AI and satellites help aid workers respond to Myanmar earthquake damage
Just after sunrise on Saturday, a satellite set its long-range camera on the city of Mandalay in Myanmar, not far from the epicenter of Friday's 7.7 magnitude earthquake that devastated the Southeast Asian county's second-largest city.
The mission was to capture images that, combined with artificial intelligence technology, could help relief organizations quickly assess how many buildings had collapsed or were heavily damaged and where helpers most needed to go.
At first, the high-tech computer vision approach wasn't working.

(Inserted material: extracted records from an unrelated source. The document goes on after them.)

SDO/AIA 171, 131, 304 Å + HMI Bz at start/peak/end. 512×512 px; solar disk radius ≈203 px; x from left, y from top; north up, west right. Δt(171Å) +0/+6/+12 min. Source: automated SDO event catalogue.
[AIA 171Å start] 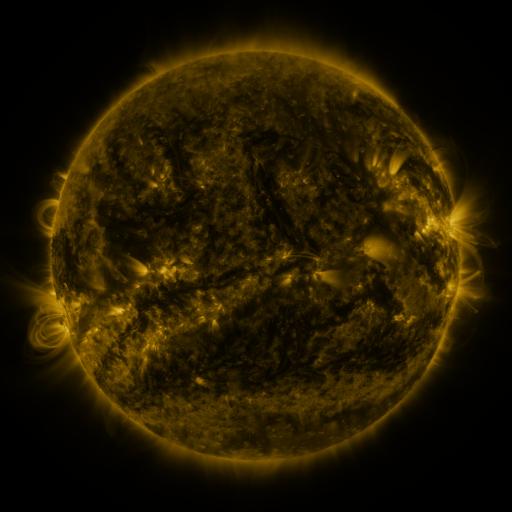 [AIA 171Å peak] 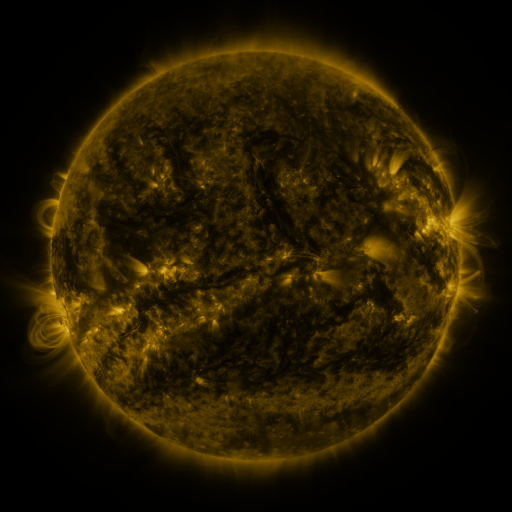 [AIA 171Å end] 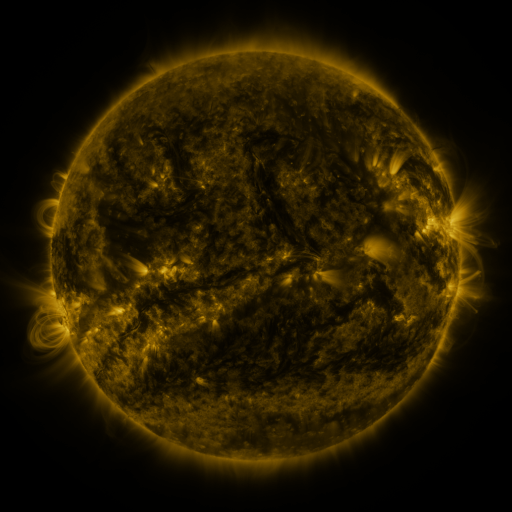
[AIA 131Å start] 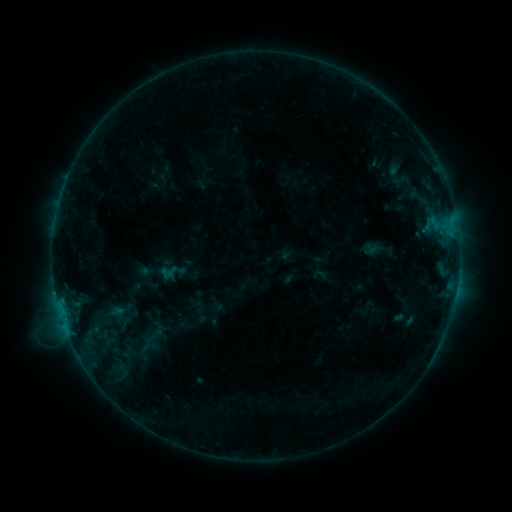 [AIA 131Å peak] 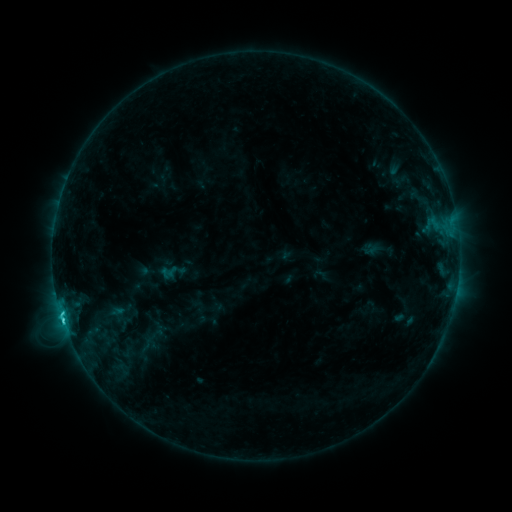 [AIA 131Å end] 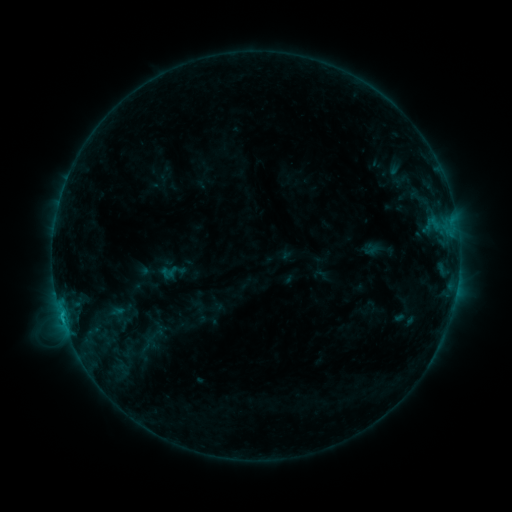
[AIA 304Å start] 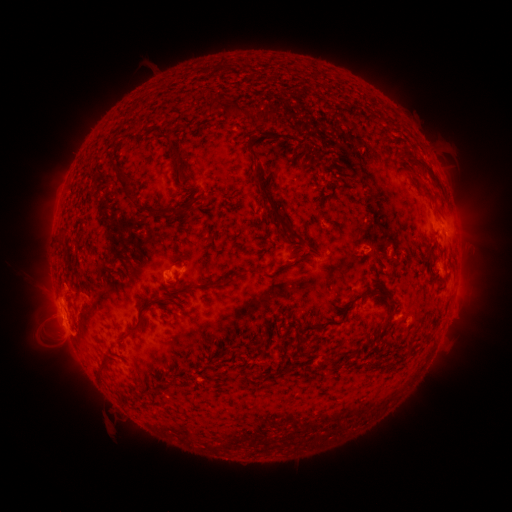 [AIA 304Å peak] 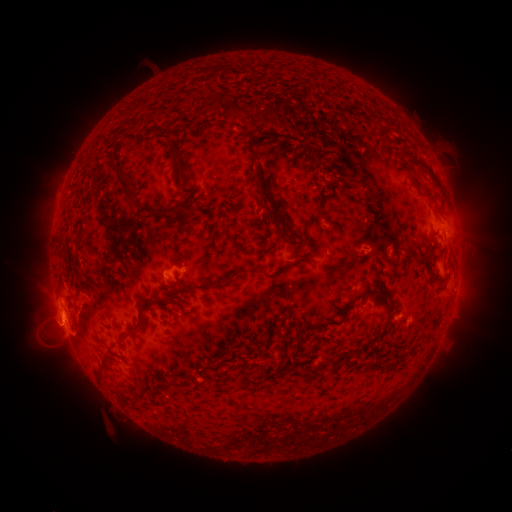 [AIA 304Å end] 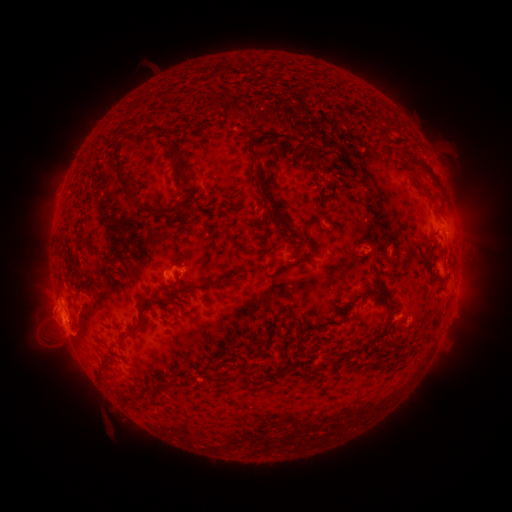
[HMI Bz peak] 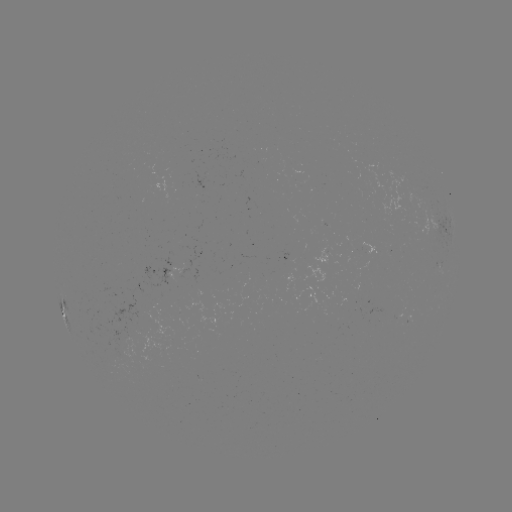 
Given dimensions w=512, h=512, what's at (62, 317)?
C2.2 flare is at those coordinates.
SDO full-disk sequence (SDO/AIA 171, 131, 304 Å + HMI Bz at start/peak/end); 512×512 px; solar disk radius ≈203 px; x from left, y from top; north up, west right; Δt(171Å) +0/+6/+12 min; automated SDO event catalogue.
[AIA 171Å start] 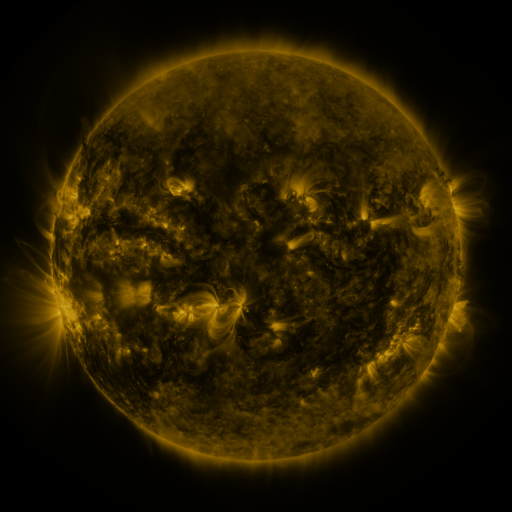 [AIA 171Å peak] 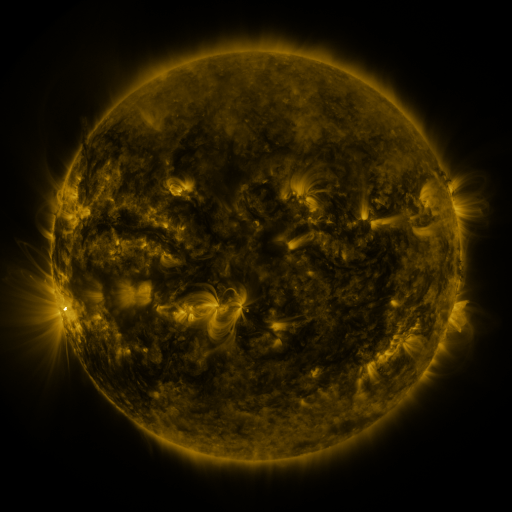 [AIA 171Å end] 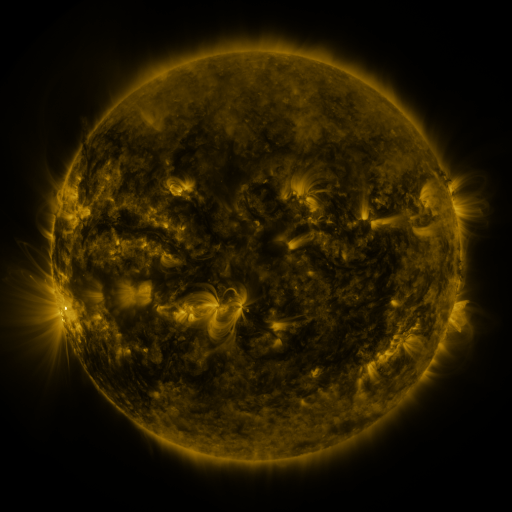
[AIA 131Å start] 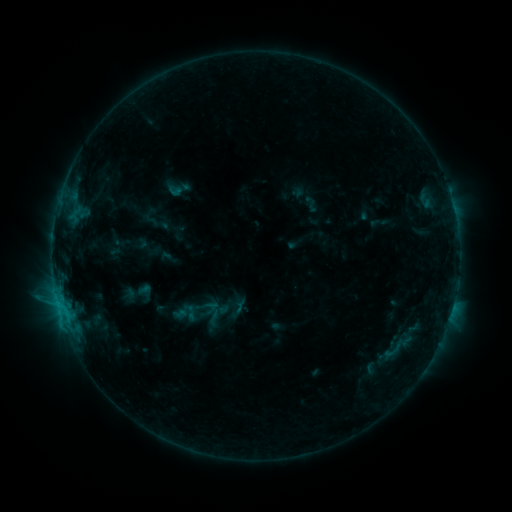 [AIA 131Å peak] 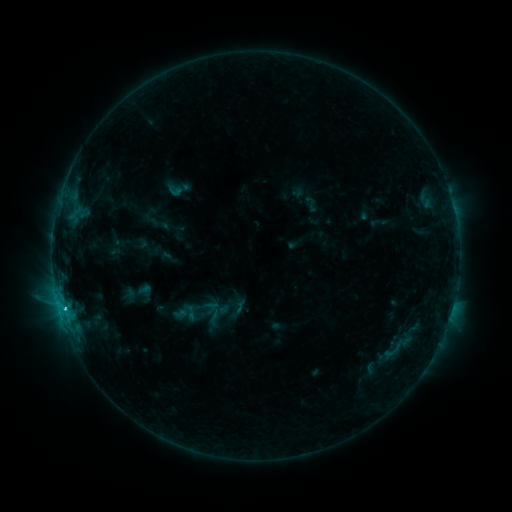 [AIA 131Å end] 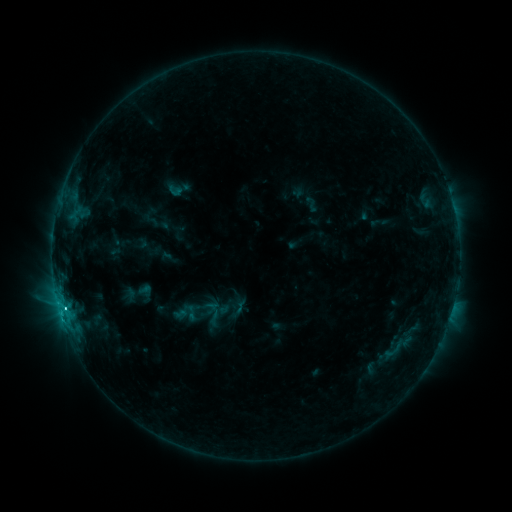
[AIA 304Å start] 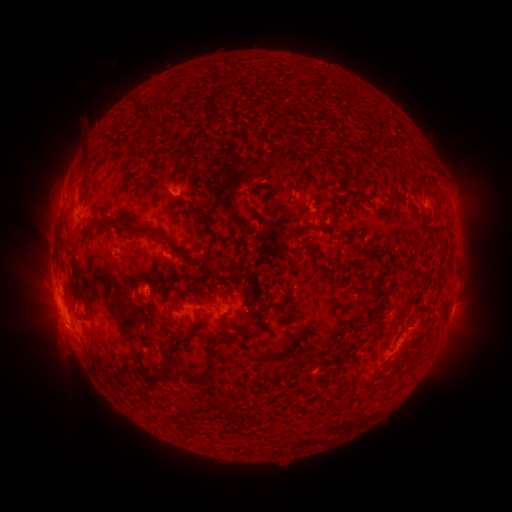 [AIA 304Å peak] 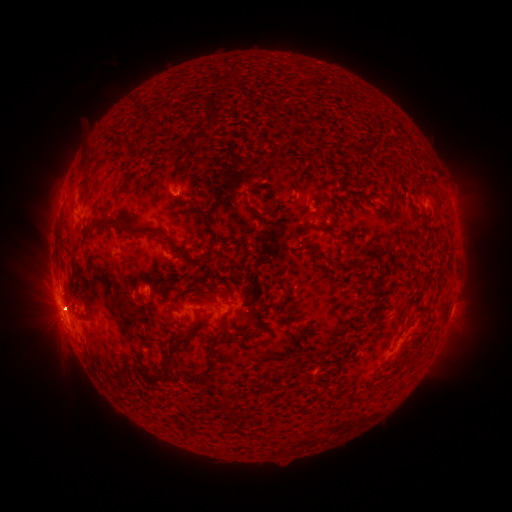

'The biggest challenge in this particular case was the clouds,' said Microsoft's chief data scientist, Juan Lavista Ferres. 'There's no way to see through clouds with this technology.'
The clouds eventually moved and it took a few more hours for another satellite from San Francisco-based Planet Labs to capture the aerial pictures and send them to Microsoft's philanthropic AI for Good Lab. By then it was already about 11 p.m. Friday at Microsoft headquarters in Redmond, Washington. A group of Microsoft workers was ready and waiting for the data.
The AI for Good lab has done this kind of AI-assisted damage assessment before, tracking the flooding that devastated Libya in 2023 or this year's wildfires in Los Angeles. But rather than rely on a standard AI computer vision model that could run any visual data, they had to build a customized version specific to Mandalay.
'The Earth is too different, the natural disasters are too different and the imagery we get from satellites is just too different to work in every situation,' Lavista Ferres said. For instance, he said, while fires spread in fairly predictable ways, 'an earthquake touches the whole city' and it can be harder to know in the immediate aftermath where help is needed.
Once the AI analysis was complete, it showed 515 buildings in Mandalay with 80% to 100% damage and another 1,524 with between 20% and 80% damage. That showed the widespread gravity of the disaster, but, just as important, it helps pinpoint specific locations of damage.
'This is critical information for teams on the ground,' Lavista Ferres said.